O técnico de políticas da Sema, Lucas Silva, destaca que o órgão realiza, semanalmente, vistorias nas unidades de conservação, “com monitoramento de delitos e infrações”. O Estado tem, hoje, 39 UCs, e deve criar mais 5 – no Litoral Oeste e no Cariri – até o fim de 2026.

Ele diferencia, porém, que a função da Pasta ambiental é “desenvolver políticas públicas de florestamento, reflorestamento e educação ambiental”, enquanto a da Semace “é executar, com fiscalização”.

A reportagem contatou a Semace para saber como funciona a fiscalização e as ações para impedir desmatamento ilegal, sobretudo em UCs; quais os critérios para concessão de licenças, entre outros pontos.

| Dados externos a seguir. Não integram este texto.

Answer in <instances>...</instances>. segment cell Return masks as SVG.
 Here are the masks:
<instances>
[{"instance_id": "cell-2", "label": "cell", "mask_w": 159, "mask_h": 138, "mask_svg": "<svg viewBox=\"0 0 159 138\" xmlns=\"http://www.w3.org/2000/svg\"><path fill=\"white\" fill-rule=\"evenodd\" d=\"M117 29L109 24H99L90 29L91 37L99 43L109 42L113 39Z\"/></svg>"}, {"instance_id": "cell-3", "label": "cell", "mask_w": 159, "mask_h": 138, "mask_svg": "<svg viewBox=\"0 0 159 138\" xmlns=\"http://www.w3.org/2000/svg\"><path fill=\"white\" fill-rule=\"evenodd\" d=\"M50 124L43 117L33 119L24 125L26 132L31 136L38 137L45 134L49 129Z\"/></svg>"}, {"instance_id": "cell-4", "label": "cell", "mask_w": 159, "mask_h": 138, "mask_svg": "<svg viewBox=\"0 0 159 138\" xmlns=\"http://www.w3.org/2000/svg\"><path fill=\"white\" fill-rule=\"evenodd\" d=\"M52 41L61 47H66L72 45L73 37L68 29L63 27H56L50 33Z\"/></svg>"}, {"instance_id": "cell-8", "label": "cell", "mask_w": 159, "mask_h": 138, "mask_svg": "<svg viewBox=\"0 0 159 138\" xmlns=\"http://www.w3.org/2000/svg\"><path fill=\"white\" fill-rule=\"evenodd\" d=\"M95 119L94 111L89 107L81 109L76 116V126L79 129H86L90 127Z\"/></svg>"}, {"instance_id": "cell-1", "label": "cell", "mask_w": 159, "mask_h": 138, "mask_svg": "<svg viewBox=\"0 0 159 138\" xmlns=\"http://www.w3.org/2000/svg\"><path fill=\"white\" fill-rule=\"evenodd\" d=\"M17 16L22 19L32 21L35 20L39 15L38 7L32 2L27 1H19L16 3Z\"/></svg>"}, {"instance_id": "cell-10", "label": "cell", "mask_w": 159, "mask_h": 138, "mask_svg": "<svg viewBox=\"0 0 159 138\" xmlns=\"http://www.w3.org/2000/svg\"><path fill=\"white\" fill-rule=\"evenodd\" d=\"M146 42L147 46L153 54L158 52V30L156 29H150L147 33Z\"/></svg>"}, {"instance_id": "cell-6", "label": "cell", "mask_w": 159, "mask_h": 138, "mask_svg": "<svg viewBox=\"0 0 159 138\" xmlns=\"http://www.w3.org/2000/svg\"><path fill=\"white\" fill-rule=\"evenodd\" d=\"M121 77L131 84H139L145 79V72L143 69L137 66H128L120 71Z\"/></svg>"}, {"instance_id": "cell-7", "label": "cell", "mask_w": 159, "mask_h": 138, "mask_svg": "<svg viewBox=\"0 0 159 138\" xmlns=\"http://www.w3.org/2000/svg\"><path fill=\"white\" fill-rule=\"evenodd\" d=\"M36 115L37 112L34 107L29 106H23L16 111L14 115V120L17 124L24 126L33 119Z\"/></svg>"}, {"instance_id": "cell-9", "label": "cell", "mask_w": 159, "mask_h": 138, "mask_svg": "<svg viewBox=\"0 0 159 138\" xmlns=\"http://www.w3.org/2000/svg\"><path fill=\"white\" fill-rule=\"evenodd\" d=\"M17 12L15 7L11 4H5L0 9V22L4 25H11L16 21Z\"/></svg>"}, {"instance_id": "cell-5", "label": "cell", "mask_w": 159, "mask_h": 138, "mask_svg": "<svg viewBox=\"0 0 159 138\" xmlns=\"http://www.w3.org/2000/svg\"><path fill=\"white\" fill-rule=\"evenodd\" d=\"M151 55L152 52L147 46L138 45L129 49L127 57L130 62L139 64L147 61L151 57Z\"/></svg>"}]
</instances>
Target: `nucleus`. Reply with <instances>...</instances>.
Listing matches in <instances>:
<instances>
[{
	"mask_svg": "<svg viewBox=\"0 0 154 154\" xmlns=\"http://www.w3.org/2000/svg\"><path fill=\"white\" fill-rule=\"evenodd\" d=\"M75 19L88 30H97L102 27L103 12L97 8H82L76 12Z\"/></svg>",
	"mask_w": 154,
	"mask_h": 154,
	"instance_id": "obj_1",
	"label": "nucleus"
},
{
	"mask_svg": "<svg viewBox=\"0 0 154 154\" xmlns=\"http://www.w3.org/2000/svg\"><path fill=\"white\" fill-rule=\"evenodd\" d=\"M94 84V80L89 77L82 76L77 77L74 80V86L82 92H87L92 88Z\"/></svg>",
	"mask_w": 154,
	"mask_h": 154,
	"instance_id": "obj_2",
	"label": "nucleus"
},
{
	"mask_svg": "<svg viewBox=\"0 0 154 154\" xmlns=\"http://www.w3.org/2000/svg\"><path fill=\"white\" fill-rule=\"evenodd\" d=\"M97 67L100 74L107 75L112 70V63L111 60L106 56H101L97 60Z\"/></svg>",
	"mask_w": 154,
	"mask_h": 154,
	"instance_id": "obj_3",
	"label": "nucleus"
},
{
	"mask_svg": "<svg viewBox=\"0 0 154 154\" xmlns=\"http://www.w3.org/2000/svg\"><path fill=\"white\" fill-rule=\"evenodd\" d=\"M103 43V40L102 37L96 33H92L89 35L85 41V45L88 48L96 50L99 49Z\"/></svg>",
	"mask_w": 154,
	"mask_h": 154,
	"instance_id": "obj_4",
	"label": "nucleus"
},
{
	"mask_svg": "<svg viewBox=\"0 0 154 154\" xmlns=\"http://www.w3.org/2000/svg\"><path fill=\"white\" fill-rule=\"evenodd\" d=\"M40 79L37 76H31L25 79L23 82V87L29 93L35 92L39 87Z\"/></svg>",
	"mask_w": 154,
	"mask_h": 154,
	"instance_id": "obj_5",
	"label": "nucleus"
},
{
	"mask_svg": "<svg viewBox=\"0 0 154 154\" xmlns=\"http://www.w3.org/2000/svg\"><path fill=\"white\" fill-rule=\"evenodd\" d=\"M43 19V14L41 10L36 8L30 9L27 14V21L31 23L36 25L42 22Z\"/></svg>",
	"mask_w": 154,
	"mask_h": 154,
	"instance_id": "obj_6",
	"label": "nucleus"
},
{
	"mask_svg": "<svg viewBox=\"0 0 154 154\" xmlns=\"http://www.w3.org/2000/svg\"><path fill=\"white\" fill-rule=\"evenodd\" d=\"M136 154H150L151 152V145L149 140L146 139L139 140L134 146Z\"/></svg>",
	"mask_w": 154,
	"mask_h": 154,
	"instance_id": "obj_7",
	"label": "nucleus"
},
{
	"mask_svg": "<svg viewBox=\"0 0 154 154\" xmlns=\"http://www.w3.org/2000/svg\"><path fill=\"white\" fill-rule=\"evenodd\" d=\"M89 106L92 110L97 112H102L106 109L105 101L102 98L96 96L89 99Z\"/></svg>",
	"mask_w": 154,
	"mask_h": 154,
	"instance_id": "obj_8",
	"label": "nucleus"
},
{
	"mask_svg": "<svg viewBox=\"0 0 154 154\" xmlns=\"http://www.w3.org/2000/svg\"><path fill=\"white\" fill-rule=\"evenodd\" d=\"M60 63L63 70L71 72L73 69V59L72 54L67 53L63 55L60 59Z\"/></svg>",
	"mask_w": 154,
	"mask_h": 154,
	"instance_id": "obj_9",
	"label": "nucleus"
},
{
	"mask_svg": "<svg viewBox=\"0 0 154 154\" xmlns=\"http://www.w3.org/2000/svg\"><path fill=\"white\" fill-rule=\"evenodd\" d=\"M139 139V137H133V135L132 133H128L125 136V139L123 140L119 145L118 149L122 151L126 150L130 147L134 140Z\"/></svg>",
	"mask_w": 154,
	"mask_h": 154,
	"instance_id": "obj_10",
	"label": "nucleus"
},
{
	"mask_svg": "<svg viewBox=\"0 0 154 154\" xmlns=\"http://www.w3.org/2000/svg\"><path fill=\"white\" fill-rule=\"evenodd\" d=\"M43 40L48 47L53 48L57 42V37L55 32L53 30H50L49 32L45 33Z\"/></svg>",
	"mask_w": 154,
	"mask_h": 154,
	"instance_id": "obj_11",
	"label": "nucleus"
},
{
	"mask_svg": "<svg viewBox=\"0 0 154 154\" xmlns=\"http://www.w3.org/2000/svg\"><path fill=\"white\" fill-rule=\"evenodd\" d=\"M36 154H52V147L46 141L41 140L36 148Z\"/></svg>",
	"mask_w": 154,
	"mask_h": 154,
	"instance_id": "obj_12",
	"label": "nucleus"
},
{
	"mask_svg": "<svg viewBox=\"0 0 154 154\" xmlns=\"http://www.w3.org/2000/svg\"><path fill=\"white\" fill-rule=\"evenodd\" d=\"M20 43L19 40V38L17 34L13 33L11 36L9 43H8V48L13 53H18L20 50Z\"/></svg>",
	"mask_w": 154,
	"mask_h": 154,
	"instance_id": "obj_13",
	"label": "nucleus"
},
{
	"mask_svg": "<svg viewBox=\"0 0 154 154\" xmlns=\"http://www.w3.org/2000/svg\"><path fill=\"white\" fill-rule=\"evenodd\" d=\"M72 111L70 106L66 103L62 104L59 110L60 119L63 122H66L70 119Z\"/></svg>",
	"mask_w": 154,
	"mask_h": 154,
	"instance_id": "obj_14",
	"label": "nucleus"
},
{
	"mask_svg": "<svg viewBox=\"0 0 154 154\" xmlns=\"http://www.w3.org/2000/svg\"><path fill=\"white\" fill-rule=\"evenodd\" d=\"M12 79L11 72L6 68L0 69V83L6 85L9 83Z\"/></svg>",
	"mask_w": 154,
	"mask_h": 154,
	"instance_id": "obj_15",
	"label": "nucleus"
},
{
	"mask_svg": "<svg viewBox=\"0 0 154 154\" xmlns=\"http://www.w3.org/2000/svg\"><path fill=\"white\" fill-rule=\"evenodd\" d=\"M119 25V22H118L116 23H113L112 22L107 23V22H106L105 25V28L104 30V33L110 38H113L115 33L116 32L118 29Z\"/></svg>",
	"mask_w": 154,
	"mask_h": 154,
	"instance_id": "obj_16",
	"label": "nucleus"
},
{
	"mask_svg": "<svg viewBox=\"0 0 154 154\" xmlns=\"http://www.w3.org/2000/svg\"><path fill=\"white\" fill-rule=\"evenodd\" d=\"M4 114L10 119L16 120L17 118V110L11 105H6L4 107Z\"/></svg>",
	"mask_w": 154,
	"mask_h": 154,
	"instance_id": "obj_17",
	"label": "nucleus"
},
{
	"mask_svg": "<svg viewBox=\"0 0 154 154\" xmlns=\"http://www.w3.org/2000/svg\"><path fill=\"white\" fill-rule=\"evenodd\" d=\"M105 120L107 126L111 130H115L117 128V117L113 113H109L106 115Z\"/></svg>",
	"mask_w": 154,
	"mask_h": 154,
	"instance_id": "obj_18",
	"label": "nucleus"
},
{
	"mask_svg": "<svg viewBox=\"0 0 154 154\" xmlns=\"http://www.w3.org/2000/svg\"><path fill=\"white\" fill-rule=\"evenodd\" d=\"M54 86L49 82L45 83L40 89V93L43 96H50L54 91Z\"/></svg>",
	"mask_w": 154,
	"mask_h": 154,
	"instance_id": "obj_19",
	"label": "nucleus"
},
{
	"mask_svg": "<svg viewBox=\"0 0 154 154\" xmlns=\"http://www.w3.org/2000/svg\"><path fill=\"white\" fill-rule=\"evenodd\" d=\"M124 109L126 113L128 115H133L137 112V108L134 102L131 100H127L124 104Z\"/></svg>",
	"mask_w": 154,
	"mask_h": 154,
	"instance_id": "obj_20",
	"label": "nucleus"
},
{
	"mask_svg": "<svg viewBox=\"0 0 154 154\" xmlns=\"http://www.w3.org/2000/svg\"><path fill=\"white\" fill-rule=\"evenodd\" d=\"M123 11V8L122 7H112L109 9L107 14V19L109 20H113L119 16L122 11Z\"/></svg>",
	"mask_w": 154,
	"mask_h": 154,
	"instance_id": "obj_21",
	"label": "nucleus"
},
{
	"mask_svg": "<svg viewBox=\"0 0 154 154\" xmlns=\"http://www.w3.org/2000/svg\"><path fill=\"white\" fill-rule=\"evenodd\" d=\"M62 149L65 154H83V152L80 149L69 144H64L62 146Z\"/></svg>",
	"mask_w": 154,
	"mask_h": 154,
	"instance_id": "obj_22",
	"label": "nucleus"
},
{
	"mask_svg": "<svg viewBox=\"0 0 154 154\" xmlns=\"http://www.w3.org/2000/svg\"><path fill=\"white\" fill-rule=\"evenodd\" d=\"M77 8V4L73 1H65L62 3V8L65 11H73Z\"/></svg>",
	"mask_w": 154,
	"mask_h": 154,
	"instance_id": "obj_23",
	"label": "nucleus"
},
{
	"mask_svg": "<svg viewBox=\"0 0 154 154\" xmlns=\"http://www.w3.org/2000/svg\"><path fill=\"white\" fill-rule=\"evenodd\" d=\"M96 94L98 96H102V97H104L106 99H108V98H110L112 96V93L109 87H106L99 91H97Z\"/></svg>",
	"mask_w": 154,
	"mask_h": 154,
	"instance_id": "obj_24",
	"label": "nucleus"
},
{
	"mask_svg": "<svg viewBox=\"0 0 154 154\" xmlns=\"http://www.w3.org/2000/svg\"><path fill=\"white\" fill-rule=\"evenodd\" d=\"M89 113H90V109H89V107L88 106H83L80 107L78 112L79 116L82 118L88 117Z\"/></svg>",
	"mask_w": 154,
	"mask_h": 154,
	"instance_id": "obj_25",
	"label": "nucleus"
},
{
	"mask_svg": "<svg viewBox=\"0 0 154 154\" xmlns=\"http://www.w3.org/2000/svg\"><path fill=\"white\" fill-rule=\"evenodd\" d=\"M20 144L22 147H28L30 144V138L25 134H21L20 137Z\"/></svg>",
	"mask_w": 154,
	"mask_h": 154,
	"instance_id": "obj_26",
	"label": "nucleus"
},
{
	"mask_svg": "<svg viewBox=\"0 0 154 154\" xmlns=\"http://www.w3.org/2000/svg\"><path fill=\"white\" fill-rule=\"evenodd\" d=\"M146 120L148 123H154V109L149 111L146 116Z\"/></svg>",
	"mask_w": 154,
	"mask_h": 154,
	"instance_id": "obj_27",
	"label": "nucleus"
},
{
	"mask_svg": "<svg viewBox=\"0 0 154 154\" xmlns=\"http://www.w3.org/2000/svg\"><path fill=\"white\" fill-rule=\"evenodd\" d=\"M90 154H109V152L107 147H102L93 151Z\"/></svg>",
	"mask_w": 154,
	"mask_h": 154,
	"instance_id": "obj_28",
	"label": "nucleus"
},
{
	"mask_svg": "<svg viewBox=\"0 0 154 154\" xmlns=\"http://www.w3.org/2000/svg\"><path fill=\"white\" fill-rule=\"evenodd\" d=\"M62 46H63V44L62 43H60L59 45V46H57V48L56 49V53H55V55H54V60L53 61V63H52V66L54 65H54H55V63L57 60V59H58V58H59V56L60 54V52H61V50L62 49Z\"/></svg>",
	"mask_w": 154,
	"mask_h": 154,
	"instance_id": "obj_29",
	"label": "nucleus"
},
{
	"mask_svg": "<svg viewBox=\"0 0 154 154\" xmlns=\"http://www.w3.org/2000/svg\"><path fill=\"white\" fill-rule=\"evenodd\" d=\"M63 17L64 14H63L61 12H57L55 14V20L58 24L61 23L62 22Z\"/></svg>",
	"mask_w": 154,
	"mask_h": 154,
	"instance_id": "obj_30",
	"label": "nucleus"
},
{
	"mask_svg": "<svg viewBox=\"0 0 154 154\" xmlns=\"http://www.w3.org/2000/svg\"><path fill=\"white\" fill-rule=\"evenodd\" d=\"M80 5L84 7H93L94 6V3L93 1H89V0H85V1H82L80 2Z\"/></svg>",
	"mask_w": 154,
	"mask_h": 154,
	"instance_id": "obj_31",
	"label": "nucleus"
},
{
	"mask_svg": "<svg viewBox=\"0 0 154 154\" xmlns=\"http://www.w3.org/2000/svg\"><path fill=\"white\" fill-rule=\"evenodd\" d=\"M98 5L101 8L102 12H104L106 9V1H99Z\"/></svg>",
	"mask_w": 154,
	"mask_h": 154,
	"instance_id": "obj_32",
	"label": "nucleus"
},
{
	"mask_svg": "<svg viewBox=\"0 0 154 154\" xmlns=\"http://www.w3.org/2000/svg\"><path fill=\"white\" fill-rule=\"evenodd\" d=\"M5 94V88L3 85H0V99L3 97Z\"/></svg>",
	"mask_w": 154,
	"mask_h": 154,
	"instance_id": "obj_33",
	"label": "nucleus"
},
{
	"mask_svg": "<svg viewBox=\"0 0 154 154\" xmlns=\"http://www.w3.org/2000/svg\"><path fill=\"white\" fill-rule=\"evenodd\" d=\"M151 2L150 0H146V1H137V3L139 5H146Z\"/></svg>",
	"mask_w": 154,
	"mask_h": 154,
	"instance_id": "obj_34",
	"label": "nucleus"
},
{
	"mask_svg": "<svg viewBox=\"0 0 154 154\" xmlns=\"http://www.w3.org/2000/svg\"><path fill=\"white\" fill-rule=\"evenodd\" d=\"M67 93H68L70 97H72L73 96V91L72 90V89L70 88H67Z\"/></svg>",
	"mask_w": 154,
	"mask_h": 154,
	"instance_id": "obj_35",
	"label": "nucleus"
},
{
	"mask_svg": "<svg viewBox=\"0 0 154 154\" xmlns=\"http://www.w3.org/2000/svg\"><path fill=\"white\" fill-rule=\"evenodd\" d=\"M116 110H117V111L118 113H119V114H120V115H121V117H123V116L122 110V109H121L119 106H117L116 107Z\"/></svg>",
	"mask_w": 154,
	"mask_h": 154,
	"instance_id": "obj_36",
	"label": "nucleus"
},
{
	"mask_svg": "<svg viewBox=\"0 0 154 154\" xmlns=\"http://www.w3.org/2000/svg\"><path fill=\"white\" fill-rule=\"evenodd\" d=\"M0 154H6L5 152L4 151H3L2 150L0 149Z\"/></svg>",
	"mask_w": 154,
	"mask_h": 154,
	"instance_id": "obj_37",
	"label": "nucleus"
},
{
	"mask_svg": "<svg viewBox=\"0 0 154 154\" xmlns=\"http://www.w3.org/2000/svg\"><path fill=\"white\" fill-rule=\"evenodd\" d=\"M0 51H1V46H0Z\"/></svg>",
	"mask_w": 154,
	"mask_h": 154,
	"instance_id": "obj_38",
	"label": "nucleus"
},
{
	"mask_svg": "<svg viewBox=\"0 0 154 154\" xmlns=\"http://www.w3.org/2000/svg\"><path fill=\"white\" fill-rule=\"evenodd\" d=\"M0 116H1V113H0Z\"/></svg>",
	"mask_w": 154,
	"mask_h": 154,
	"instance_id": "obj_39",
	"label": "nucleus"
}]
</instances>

A diretora de fiscalização da autarquia, Carolina Braga, garante que "a fiscalização para combater o desmatamento ilegal funciona de diversas formas", desde o atendimento de denúncias enviadas à superintendência até o monitoramento de imagens de satélites diárias, meio que ela considera "o mais eficaz".

Cruzando com outros bancos de dados, a Semace identifica a autoria do desmatamento e aplica as sanções: autuação, com multa proporcional à área desmatada, e o embargo da área.

"Também utilizamos os alertas do MapBiomas, em tempo real. Quando a infração ambiental corresponde a crime ambiental, encaminhamos ao Ministério Público", destaca Carolina.

O biólogo Marcelo Moro elege três principais medidas como fundamentais para mitigar o desmatamento de áreas protegidas no Ceará:

  • Zoneamento ecológico-econômico: ferramenta que aponta as áreas com maior importância biológica e de maior fragilidade, que está sendo implementada pelo Governo do Estado no litoral e no Maciço de Baturité;
  • Fortalecimento dos órgãos ambientais: abastecer órgãos com técnicos de carreira, com estabilidade funcional, para decidir quando um empreendimento pode ou não ser liberado – mesmo que haja pressão política;
  • Tornar mais rígido o licenciamento ambiental dentro de áreas de proteção ambiental. 

“Se a gente cria uma Área de Proteção Ambiental, ela tem relevância de conservação. Então é contraditória uma posterior autorização para desmatamento” finaliza.